Pumpkin Bread Ingredients
· 3/4 cup Almond Pulp*
· 1/4 cup Golden Flax Meal*
· 1 cup Pumpkin Puree*
· 1/2 cup Date Paste*
· 1/4 tsp. nutmeg
· 1/2 tsp. cinnamon
· 1/4 tsp. allspice
· 1/4 tsp. cloves
· 1/2 smidgen salt
Directions:
Mix by hand and form into a loaf about one and a half inches thick. Dehydrate at 105 degrees for 8 hours on a teflex sheet then remove the teflex sheet and dehydrate for additional 16 hours and enjoy!
Optional:
To make a dryer bread, slice the bread and dehydrate for an additional 8 hours.
· To make almond pulp, make almond milk and strain out the pulp.
· To make golden flax meal, put golden flax seeds in a dry blender and blend to a powder. Brown flax meal will also due just fine.
· To make pumpkin puree, peel and seed a small pumpkin (don't worry about getting all the stringy part off), roughly chop the pumpkin, and toss it in the food processor. Process until it is a consistent texture, but it will never be smooth.
· To make date paste, put pitted dates in either a blender or food processor and add as little water as possible to achieve a paste.
Raw Pumpkin Pie
2 C raw pumpkin, cubed and peeled
3/4 C young coconut meat (1 coconut)
1/3 C coconut milk (or more)
1/2 C soaked dates
2 tsp pumpkin pie spice
1/2 C walnuts, ground
1/2 C almonds, ground
Put pumpkin thru juicer, then put in food processor and add rest of ingredients. process till smooth--very smooth, this could take about 5+ min. Pour on top of your favorite raw crust. Decorate with pecans. Chill.
NOTE: I froze a slice and when I pulled it out it was just as delicious. You can make a few pies and freeze them so you don't waste the pumpkin, as mine spoiled quickly after I cut it open.
Pumpkin Pie
INgredients:
1. 2 C of Walnuts (Consider soaking and then dehydrating prior to use; they should be dry)
OR
2 C raw hazelnut flour (from Holmquist Farms)
2. 1 small pumpkin, chopped and peeled
3. 8 or more dates or honey to taste
4. Seasonings to taste: cinnamon, sea salt, nutmeg, pumpkin pie spice, vanilla
5. 2 Young coconuts (with thick white meat), reserve the coconut water
6. 1 C soaked cashews
7. 1/2 C olive oil (opt.)
8. Approx. 2 T psyllium, dried coconut, or ground flax seeds for thickener
9. Coconut shavings for topping
INSTRUCTIONS
The Crust:
1. Process dry walnuts in food processor, adding dates one at a time, until mixture sticks together.
2. Add cinnamon to pie crust mixture. If using hazelnut flour, simply mix with coconut water until dough-like consistency.
3. Press into pie plate about 1/8 inch thick.
4. You may wish to dehydrate the walnut crust awhile; optional. This is not necessary for the hazelnut crust.

THE DATA —

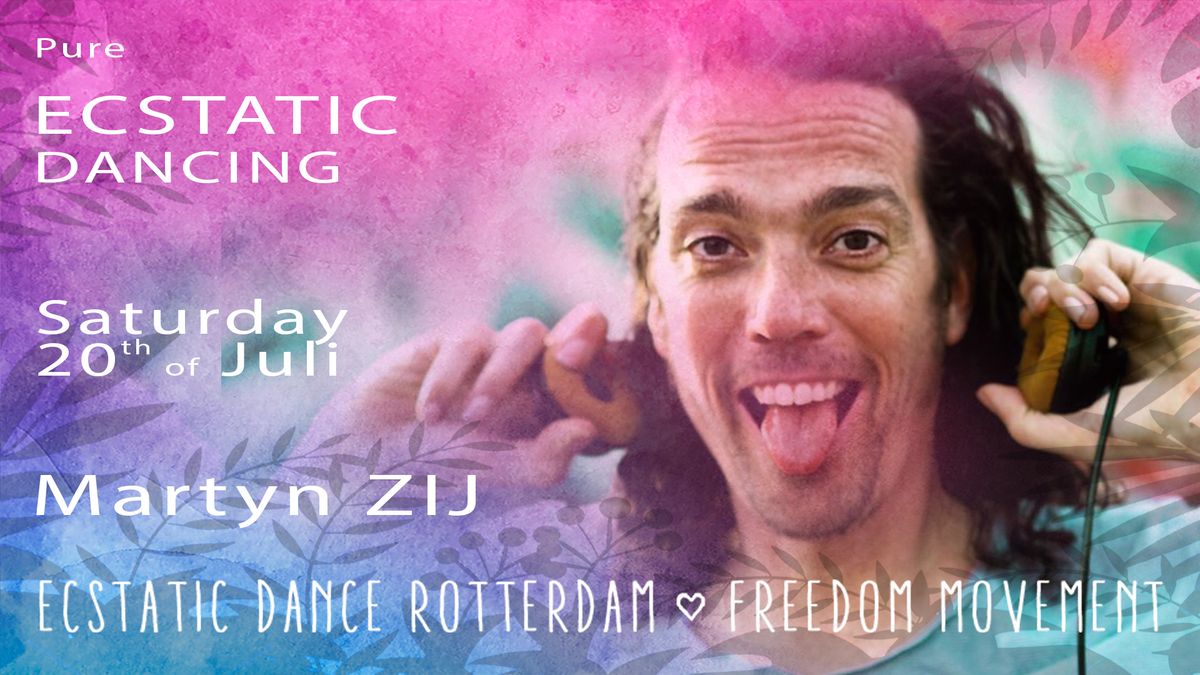 Special ECSTATIC DANCE edition with MARTYN ZIJ !!!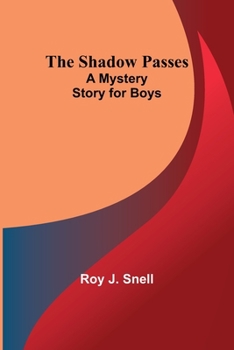 Paperback The Shadow Passes;A Mystery Story for Boys Book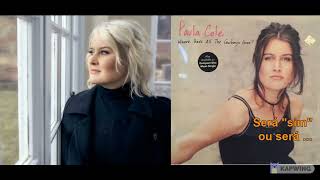 Paula Cole - I Don't Want To Wait (TRADUÇÃO)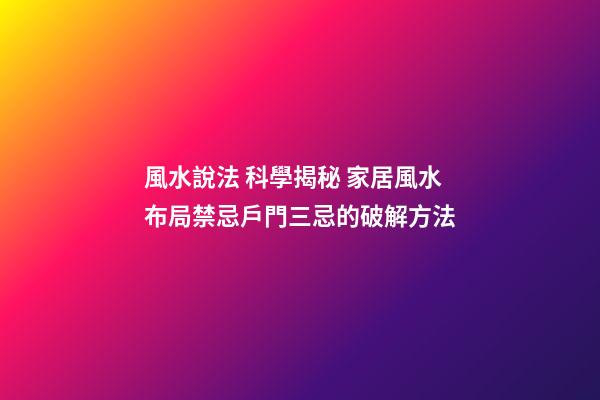 風水說法 科學揭秘 家居風水布局禁忌戶門三忌的破解方法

WHAT TO DO —
(1) Rewrite the passage of the pumpkin recipes that begins at the words "NOTE: I froze" and ends after "(from Holmquist Farms)", replacing "spoiled" with "went bad".
(2) In the pumpkin recipes, at what temperature is the pumpkin bread dehydrated?
(3) Carry the pumpkin recipes forward from their last line.
The data has no role in this work.

RESULTS FOR THE EXERCISE —
(1)
NOTE: I froze a slice and when I pulled it out it was just as delicious. You can make a few pies and freeze them so you don't waste the pumpkin, as mine went bad quickly after I cut it open.
Pumpkin Pie
INgredients:
1. 2 C of Walnuts (Consider soaking and then dehydrating prior to use; they should be dry)
OR
2 C raw hazelnut flour (from Holmquist Farms)

(2) 105 degrees

(3)
5. Roll leftover crust into balls to make raw candy and roll in carob, coconut or whatever...... use your imagination. Save a ball or two for crumbling over the top of the pie.
The Filling:
1. Fill Vitamix about 2/3 full with small, peeled pumpkin pieces. You will need to repeat this process, to save the motor from overworking.
2. Add coconut meat, cashews, 1/2 the dates or honey, oil, salt and spices.
3. Pour some of the reserved coconut water into blender until pumpkin pieces are about 1/2 covered.Blend gradually faster until well blended and mixture is as smooth as you can get it. (Avoid graininess) Add more coconut water as needed to facilitate the vortex.
4. Add seasonings and dates or honey.
5. Adjust the flavors and pour into a bowl. Repeat this process until all the pumpkin is blended. This usually takes two blendings. Mix them together and adjust the flavors again. Pour about 1/2 the mixture, about 3 cups for one pie, back into the Vitamix and add psyllium while blending. When the vortex begins to disappear, stop adding psyllium. The pie filling will continue to thicken, so scoop it immediately into a prepared, cooled pie crust.
For the walnut crust, you may wish to line the crust with a layer of banana to help keep crust from getting soggy (depending on how much psyllium you use).
Top with crumbled leftover crust or dried coconut shavings.
Cashew Cream Topping:
· 2 1/2 Cups soaked cashews
· Vanilla to taste
· Dates or honey to taste
· Reserved coconut water
Raw Pumpkin Soup
Yield: 4
Ingredients:
· 2 cups pumpkin or butternut squash, chopped
· 1 banana
· 1/2 leek, white part only
· 1 clove garlic, minced
· 1 inch ginger, peeled and grated
· 2 pinches cumin
· 1/2-3/4 cup apple juice
· 2-3 Tbs. almond flour
· thyme
· salt
Directions:
1. Chop the pumpkin into small pieces, or grate.
2. Slice the leek into small rings.
3. Mince the garlic.
4. Place in a blender with the apple juice and puree to a smooth consistency.
5. Add the seasonings and taste.
6. Add the almond flour to thicken.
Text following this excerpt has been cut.